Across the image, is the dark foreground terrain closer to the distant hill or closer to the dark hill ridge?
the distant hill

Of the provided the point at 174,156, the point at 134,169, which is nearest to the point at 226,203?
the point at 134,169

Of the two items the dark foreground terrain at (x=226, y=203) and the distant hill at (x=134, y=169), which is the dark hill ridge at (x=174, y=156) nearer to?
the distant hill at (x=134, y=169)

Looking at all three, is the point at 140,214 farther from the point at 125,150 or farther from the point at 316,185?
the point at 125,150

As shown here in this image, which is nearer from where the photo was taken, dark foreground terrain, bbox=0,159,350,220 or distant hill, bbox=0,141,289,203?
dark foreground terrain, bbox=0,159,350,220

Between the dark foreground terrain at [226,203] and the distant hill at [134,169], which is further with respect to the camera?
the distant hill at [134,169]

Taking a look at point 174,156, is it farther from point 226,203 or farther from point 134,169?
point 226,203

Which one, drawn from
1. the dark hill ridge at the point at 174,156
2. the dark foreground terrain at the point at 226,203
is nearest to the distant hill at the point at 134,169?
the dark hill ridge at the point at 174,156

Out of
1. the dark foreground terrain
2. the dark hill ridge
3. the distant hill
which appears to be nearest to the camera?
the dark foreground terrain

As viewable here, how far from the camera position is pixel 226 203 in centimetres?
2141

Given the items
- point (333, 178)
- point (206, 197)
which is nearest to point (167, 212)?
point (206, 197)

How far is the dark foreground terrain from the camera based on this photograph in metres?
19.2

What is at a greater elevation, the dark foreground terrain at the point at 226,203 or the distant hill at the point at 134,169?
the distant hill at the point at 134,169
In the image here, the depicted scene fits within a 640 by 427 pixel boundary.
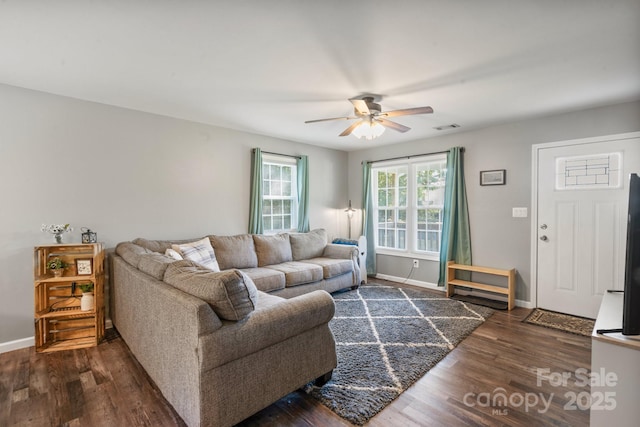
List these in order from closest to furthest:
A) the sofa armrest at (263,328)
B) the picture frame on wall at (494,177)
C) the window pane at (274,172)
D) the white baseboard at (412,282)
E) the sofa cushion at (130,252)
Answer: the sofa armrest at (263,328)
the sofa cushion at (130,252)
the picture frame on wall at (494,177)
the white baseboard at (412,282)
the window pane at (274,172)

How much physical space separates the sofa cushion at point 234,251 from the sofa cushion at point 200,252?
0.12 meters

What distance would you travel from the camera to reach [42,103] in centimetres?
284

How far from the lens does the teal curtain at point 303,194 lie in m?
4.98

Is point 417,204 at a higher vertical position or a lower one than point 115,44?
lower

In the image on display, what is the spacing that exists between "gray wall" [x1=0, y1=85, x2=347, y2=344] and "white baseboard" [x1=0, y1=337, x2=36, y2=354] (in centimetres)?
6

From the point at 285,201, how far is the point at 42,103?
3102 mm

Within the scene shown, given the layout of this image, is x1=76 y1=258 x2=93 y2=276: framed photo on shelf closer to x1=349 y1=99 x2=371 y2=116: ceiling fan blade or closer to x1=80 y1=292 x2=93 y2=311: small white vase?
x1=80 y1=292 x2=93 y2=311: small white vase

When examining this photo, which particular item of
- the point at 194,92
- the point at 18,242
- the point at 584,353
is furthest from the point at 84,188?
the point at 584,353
━━━━━━━━━━━━━━━━
Stated task | Transcribe the whole listing exactly. Pictures are excluded.

Task output |
Across the image, is the dark foreground terrain closer to the distant hill or closer to the dark hill ridge?
the distant hill

Of the provided the point at 174,156, the point at 134,169, which is nearest to the point at 226,203?
the point at 134,169

Of the two items the dark foreground terrain at (x=226, y=203) and the distant hill at (x=134, y=169), which is the dark hill ridge at (x=174, y=156) nearer to?
the distant hill at (x=134, y=169)

Looking at all three, is the point at 140,214 farther from the point at 125,150 or farther from the point at 316,185?
the point at 125,150

As shown here in this image, which is nearer from where the photo was taken, dark foreground terrain, bbox=0,159,350,220 or distant hill, bbox=0,141,289,203?
dark foreground terrain, bbox=0,159,350,220

Between the dark foreground terrain at [226,203] and the distant hill at [134,169], which is further with respect to the camera?
the distant hill at [134,169]

Taking a look at point 174,156, is it farther from point 226,203 or farther from point 134,169?
point 226,203

Which one, drawn from
1. the dark hill ridge at the point at 174,156
2. the dark foreground terrain at the point at 226,203
is nearest to the distant hill at the point at 134,169?
the dark hill ridge at the point at 174,156

Out of
1. the dark foreground terrain
2. the dark hill ridge
3. the distant hill
which appears to be nearest to the camera?
the dark foreground terrain

As viewable here, how far from the camera position is pixel 226 203 in centimetres?
2141

Given the items
- point (333, 178)
- point (206, 197)
which is nearest to point (167, 212)?
point (206, 197)

How far is the dark foreground terrain from the camera based on this photograph in metres?
19.2

What is at a greater elevation, the dark foreground terrain at the point at 226,203 or the distant hill at the point at 134,169?
the distant hill at the point at 134,169
In the image here, the depicted scene fits within a 640 by 427 pixel boundary.
List these in order from closest to furthest:
A) the sofa armrest at (263,328)
B) the picture frame on wall at (494,177)
C) the window pane at (274,172)
D) the white baseboard at (412,282)
E) the sofa cushion at (130,252)
Answer: the sofa armrest at (263,328)
the sofa cushion at (130,252)
the picture frame on wall at (494,177)
the white baseboard at (412,282)
the window pane at (274,172)

How much physical space separates the sofa cushion at point 234,251 from the sofa cushion at point 200,252?
0.12 meters

What distance would you travel from the camera to reach [42,103] in centimetres?
284

How far from the lens does the teal curtain at point 303,194 lie in m?
4.98

Is point 417,204 at a higher vertical position or a lower one than point 115,44?
lower

In the image on display, what is the spacing that exists between "gray wall" [x1=0, y1=85, x2=347, y2=344] and "white baseboard" [x1=0, y1=337, x2=36, y2=354] (in centimetres)?
6

From the point at 285,201, how far is the point at 42,103?
3102 mm

Within the scene shown, given the layout of this image, is x1=76 y1=258 x2=93 y2=276: framed photo on shelf closer to x1=349 y1=99 x2=371 y2=116: ceiling fan blade or closer to x1=80 y1=292 x2=93 y2=311: small white vase?
x1=80 y1=292 x2=93 y2=311: small white vase

When examining this photo, which particular item of
- the point at 194,92
- the point at 18,242
- the point at 584,353
is furthest from the point at 84,188?
the point at 584,353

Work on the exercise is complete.